| Période de fabrication : 1950-1974 | Fabricant : Centre de Recherches Atmosphériques - Campistrous ; SIEMENS | |
| Domaines : Environnement | Sous-domaines : Météorologie | |
| Organisme : Observatoire Midi-Pyrénées - OMP | Ville : Campistrous | |
| Modèle : | Matériaux : |
Description
Le simulateur de tornade est une installation qui sert à recréer, visualiser et étudier une tornade en reproduisant un phénomène très similaire aux tourbillons de petit diamètre de l’atmosphère. Il est composé d’une cuve cylindrique en acier inoxydable munie d’une large ouverture pour visualiser le phénomène d’écoulement qui y est développé. Les parois internes sont peintes en noir mat. Une ouverture au bas de la cuve permet d'éclairer le phénomène en
laissant passer des faisceaux lumineux produits par des projecteurs disposés sous la cuve. Au bas de la cuve arrive un tuyau venant d’un réservoir d’eau. Un tourniquet tripal à axe vertical est placé au sommet, à l’intérieur de la cuve. Il s’agit de produire un courant d’air ascendant, au sein d’une masse d’air en rotation lente, via la mise en route du tourniquet qui assure une aspiration axiale et un renvoi d’air en rotation diffuse. L’appel d’air dans la
partie inférieure du courant ascendant provoque une accélération de la vitesse de rotation.
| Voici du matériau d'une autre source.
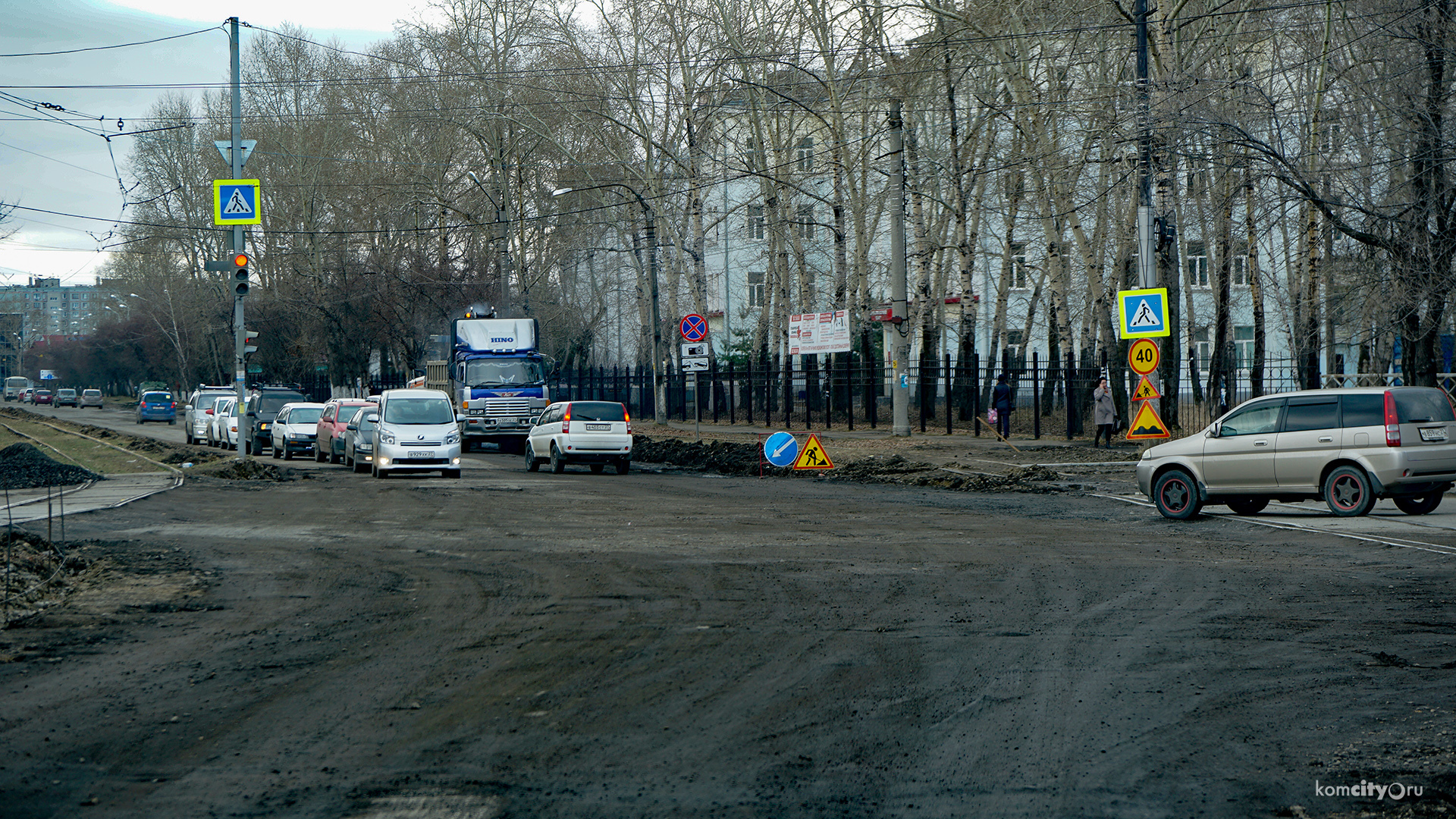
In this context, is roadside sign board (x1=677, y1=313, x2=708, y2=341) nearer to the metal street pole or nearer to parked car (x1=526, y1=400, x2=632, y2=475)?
parked car (x1=526, y1=400, x2=632, y2=475)

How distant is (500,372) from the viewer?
37.5m

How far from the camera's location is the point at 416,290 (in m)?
60.8

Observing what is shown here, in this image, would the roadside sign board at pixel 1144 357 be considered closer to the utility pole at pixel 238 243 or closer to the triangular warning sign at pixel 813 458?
the triangular warning sign at pixel 813 458

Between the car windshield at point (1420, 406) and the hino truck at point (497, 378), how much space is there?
84.0ft

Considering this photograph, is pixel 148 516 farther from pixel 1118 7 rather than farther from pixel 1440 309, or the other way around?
pixel 1440 309

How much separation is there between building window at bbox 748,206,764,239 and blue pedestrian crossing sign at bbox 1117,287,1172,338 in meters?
23.4

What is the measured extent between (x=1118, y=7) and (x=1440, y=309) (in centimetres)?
868

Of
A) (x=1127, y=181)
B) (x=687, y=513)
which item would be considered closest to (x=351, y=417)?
(x=687, y=513)

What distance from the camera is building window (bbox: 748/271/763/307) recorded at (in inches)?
2563

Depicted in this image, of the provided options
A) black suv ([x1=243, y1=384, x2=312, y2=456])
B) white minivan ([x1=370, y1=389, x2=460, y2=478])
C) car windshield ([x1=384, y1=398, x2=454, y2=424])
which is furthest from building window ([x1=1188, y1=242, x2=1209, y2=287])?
black suv ([x1=243, y1=384, x2=312, y2=456])

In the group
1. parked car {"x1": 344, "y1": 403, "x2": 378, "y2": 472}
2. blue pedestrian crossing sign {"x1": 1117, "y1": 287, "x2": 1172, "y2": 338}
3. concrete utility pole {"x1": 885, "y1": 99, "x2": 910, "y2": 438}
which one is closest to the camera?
blue pedestrian crossing sign {"x1": 1117, "y1": 287, "x2": 1172, "y2": 338}

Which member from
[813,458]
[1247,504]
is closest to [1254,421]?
[1247,504]

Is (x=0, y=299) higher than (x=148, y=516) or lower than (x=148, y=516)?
higher

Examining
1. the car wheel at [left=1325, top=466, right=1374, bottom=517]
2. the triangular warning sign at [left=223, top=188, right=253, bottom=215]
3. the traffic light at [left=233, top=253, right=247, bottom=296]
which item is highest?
the triangular warning sign at [left=223, top=188, right=253, bottom=215]
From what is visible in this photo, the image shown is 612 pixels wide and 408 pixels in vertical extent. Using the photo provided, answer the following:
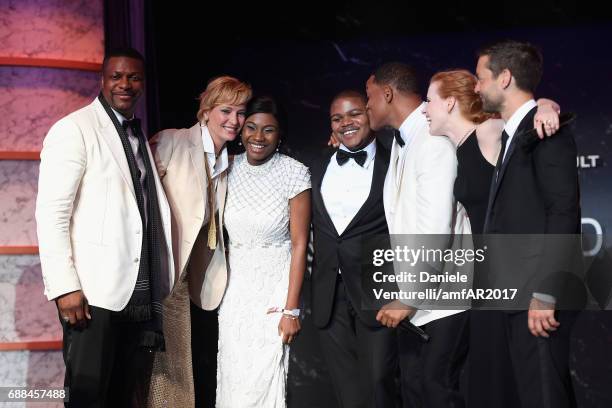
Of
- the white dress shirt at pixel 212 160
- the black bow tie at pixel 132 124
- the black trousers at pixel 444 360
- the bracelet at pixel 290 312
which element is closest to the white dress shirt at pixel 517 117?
the black trousers at pixel 444 360

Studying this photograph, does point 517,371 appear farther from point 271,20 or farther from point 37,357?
point 271,20

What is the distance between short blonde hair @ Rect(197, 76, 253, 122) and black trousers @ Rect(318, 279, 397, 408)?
100cm

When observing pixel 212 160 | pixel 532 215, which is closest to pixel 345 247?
pixel 212 160

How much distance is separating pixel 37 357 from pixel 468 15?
2.93 meters

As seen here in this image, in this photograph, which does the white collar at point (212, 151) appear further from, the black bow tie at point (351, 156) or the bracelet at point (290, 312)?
the bracelet at point (290, 312)

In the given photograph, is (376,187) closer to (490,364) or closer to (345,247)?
(345,247)

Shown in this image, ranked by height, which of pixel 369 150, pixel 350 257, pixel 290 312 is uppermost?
pixel 369 150

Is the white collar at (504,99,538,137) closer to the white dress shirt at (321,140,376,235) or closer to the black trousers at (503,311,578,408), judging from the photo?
the black trousers at (503,311,578,408)

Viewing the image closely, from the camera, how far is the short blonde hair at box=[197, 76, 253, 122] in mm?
3951

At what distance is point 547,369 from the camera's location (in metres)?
2.94

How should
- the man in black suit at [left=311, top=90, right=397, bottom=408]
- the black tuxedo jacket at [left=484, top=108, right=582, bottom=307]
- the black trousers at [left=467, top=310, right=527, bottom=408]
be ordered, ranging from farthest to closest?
the man in black suit at [left=311, top=90, right=397, bottom=408] < the black trousers at [left=467, top=310, right=527, bottom=408] < the black tuxedo jacket at [left=484, top=108, right=582, bottom=307]

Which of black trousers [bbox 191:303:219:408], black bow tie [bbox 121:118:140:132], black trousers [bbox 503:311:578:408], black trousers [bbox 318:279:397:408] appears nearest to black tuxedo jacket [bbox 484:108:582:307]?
black trousers [bbox 503:311:578:408]

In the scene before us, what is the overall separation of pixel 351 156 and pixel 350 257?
19.1 inches

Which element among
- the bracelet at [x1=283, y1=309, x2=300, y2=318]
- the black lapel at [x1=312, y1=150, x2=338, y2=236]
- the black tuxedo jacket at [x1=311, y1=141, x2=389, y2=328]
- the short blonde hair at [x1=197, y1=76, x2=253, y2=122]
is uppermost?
the short blonde hair at [x1=197, y1=76, x2=253, y2=122]
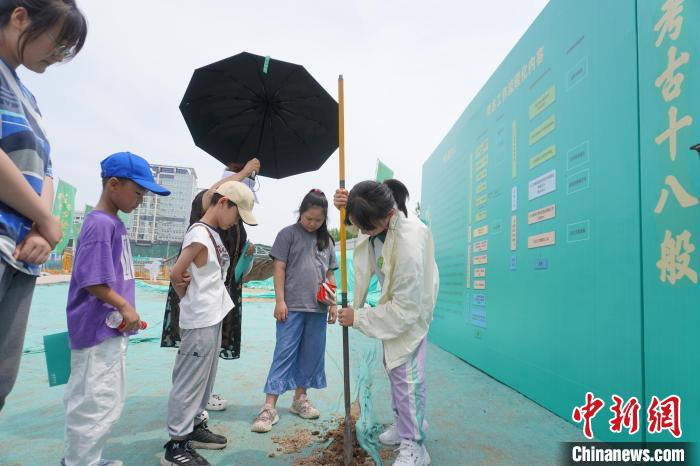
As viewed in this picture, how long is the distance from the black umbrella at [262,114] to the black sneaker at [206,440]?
1.68 m

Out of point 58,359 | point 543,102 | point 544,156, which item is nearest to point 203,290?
point 58,359

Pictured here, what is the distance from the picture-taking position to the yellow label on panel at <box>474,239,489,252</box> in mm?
3945

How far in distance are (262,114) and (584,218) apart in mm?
2147

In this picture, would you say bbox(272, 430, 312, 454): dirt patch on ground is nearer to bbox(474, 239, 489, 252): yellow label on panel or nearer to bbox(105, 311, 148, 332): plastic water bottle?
bbox(105, 311, 148, 332): plastic water bottle

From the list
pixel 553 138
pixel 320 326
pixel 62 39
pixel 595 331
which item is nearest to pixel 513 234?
pixel 553 138

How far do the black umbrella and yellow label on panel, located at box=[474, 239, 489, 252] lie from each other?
193 centimetres

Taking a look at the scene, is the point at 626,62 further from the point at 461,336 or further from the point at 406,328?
the point at 461,336

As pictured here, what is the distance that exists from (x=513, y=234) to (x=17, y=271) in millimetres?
3201

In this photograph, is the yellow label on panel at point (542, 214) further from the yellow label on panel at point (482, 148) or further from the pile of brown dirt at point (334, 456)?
the pile of brown dirt at point (334, 456)

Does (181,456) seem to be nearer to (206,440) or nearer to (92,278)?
(206,440)

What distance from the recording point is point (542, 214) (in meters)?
2.90

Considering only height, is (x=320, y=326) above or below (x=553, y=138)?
below

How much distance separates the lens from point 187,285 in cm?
192

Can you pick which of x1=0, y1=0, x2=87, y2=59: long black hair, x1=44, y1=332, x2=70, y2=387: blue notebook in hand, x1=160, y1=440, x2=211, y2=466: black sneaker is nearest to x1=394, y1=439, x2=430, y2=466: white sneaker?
x1=160, y1=440, x2=211, y2=466: black sneaker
Le cylindre fait office de pare-vent pour empêcher des courants d’air parasites de perturber le tourbillon. Le réservoir d’eau au bas de la cuve l’alimente en gouttelettes d’eau pour simuler une trombe. La quantité d’eau que le vortex puise dans le réservoir pour la projeter sur les parois est importante (un litre en 5 secondes pour ce simulateur de 70 cm de diamètre dans les conditions décrites par Jean Dessens en 1969) et elle permet de comprendre que des mares ou des étangs s’assèchent au passage d’une trombe. Les termes « trombe » et « tornade » sont des synonymes et désignent le même phénomène météorologique. Ce sont surtout les habitudes régionales qui tendent à privilégier l'un ou l'autre. Aussi qualifie-t-on le plus souvent de « trombes » les tourbillons se produisant au-dessus des mers, les « tornades » faisant plutôt référence aux phénomènes terrestres de forte intensité. Des variations dans l’intensité du courant ascendant permettent de reproduire les différents stades d’évolution des tornades : formation, atténuation ou renforcement, dissipation. Un système de rugosité variable du sol permet d’observer le rôle primordial joué par la couche de surface sur l’ensemble de l’écoulement. Pour l’étude du phénomène, un tube de Pitot relié à un manomètre à eau permet de mesurer le champ de pression et de calculer assez correctement la vitesse tangentielle de l'air à l’aide de l'équation cyclostrophique projetée sur le plan horizontal.
Utilisation
Ce simulateur de tornade a été utilisé dans les années 1960 par Jean Dessens, physicien au centre de recherches atmosphériques de Campistrous, afin d’améliorer la connaissance physique des tornades dans le cadre de ses recherches sur les vortex. Le caractère sporadique du phénomène naturel ainsi que sa violence (les vents atteignent trois cents kilomètres à l'heure au sol dans les tornades de classe moyenne) empêchent de réaliser des séries de mesures qu'exigerait un planning expérimental.